## WHAT IS EXPECTED
Update the rows from the line containing "What distance from the viewpoint" through the end of the rows, inclusive, changing "separation" to "gap" and leaving everything else unchanged.

## RECORDS TO USE
Begin
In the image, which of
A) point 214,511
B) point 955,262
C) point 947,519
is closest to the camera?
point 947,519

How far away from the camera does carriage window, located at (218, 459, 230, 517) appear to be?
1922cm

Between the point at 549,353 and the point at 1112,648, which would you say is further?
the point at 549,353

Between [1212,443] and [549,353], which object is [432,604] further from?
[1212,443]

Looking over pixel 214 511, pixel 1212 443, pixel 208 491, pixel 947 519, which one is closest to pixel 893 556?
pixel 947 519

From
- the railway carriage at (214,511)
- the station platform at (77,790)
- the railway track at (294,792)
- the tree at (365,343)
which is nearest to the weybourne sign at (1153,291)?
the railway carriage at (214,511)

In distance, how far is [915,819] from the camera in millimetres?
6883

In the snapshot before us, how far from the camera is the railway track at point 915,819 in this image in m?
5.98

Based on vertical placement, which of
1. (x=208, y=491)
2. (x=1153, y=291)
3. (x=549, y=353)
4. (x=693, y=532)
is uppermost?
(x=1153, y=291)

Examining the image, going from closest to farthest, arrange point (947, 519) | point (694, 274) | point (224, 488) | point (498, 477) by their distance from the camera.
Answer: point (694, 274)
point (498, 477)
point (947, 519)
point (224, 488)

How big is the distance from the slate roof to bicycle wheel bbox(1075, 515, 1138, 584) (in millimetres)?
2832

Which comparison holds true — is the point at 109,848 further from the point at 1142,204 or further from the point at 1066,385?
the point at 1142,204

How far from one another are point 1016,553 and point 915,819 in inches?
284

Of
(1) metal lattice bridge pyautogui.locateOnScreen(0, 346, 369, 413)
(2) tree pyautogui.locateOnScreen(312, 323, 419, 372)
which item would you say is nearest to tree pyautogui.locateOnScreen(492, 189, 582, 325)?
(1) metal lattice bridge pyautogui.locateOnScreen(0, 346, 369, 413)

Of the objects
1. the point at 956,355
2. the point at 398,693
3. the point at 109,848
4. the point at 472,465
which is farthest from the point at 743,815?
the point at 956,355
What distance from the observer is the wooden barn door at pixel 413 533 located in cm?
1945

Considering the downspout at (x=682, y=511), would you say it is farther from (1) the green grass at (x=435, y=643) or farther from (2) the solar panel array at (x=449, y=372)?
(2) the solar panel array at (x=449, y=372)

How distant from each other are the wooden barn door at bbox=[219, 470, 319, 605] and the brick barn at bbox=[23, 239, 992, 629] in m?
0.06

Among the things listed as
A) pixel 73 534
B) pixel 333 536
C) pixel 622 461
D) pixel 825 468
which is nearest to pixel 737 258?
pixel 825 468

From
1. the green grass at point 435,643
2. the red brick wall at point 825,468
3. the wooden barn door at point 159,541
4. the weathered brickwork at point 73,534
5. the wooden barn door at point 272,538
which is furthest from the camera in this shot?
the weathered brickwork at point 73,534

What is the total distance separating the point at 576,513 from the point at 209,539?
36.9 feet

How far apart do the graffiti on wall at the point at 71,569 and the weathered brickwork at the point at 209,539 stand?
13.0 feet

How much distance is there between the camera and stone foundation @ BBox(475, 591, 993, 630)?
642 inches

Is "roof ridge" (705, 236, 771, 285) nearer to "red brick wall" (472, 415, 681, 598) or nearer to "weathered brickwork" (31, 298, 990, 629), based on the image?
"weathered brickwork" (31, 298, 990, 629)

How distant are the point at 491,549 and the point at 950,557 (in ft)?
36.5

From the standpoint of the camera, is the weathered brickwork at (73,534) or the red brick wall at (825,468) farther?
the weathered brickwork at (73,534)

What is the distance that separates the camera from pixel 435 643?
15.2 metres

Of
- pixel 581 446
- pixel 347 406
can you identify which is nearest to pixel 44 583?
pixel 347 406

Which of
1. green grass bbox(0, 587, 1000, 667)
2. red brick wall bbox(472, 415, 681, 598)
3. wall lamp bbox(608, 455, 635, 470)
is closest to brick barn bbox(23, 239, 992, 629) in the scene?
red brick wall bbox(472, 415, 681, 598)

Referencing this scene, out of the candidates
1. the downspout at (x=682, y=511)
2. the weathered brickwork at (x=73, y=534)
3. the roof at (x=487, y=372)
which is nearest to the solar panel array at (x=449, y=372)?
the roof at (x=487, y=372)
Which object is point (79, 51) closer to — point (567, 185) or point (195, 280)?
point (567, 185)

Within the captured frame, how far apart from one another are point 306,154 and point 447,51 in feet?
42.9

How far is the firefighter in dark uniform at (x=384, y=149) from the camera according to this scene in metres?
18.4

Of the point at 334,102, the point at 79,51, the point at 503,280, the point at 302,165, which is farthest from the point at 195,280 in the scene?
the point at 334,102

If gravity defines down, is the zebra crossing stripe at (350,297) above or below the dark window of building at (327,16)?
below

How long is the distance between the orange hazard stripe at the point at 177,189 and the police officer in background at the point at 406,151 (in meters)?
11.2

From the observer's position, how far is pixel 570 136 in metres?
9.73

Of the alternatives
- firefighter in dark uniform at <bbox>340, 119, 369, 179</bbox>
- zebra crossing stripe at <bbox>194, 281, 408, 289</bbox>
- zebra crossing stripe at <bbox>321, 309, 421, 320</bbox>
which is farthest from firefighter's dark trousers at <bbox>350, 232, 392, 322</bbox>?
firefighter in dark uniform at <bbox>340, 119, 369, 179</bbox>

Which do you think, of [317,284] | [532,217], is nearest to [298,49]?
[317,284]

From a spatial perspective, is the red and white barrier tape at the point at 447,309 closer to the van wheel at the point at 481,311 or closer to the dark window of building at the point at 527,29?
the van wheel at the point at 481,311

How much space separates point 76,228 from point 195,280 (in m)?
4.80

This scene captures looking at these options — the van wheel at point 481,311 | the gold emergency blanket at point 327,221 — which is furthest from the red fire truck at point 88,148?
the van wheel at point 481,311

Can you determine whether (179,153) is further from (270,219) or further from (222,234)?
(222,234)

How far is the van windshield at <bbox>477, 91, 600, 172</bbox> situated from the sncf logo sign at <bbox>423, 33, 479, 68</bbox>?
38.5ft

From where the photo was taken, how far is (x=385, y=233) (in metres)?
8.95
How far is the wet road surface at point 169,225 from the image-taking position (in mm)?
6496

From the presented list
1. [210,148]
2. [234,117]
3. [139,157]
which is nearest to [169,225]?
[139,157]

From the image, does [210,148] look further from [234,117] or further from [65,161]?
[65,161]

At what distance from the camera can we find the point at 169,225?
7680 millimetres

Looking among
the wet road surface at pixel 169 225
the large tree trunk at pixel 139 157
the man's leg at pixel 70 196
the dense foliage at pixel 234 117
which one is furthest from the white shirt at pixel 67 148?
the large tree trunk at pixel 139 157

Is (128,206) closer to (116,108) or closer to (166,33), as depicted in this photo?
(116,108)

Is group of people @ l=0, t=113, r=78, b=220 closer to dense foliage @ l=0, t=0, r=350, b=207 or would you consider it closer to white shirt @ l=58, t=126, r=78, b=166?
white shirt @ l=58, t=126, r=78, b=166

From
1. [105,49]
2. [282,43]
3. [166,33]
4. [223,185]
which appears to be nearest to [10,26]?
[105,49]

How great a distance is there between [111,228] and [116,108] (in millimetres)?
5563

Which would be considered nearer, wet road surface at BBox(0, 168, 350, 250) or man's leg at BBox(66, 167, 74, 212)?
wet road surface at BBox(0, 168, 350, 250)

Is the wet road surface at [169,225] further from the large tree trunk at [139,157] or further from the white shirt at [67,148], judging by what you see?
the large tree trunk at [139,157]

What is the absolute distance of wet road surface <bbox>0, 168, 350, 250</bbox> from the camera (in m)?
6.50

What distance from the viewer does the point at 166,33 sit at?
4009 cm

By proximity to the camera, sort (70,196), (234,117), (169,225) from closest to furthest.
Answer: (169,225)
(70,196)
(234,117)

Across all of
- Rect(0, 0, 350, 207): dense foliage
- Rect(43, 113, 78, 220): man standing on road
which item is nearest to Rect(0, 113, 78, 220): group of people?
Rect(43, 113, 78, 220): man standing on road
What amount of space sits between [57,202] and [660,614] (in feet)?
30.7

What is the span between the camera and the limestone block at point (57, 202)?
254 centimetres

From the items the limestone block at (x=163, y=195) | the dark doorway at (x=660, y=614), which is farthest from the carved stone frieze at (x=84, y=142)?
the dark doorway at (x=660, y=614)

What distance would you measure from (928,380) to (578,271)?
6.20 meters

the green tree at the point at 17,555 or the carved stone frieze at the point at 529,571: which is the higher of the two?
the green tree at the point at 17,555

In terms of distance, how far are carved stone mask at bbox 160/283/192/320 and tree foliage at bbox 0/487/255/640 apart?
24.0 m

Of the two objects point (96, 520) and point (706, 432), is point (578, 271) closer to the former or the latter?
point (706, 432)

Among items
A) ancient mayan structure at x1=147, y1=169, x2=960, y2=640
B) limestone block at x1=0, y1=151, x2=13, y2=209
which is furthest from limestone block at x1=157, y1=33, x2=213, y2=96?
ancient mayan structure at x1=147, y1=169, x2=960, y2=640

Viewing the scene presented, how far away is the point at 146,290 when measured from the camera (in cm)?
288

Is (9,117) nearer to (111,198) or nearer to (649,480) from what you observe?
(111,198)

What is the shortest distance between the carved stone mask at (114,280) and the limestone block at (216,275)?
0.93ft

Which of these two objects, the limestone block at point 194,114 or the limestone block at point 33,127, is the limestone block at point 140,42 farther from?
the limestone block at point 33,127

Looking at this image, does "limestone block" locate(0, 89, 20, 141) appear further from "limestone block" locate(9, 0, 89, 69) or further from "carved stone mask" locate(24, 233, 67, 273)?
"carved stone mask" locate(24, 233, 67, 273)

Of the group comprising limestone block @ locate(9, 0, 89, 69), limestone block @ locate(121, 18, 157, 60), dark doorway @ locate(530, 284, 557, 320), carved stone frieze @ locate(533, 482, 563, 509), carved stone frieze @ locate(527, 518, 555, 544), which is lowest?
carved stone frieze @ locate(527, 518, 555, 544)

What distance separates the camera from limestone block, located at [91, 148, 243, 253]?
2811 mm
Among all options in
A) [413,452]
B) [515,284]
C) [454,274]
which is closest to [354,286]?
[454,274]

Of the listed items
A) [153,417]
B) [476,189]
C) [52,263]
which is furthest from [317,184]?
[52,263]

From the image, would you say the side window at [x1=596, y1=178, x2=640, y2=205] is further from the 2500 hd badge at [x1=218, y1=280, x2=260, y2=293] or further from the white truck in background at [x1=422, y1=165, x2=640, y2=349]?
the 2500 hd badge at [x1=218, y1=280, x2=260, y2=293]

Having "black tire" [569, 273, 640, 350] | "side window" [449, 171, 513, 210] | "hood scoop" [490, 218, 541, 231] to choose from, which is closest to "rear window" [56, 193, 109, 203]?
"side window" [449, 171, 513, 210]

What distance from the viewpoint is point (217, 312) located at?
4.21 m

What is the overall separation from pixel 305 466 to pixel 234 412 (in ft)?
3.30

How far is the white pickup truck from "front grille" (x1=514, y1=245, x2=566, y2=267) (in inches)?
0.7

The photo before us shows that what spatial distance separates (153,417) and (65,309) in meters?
End
## THE RESULT
What distance from the viewpoint is point (217, 312) located at?
4.21 m

What is the overall gap from pixel 305 466 to pixel 234 412 (in ft)?
3.30

How far is the white pickup truck from "front grille" (x1=514, y1=245, x2=566, y2=267) (in inches)?
0.7

The photo before us shows that what spatial distance separates (153,417) and (65,309) in meters?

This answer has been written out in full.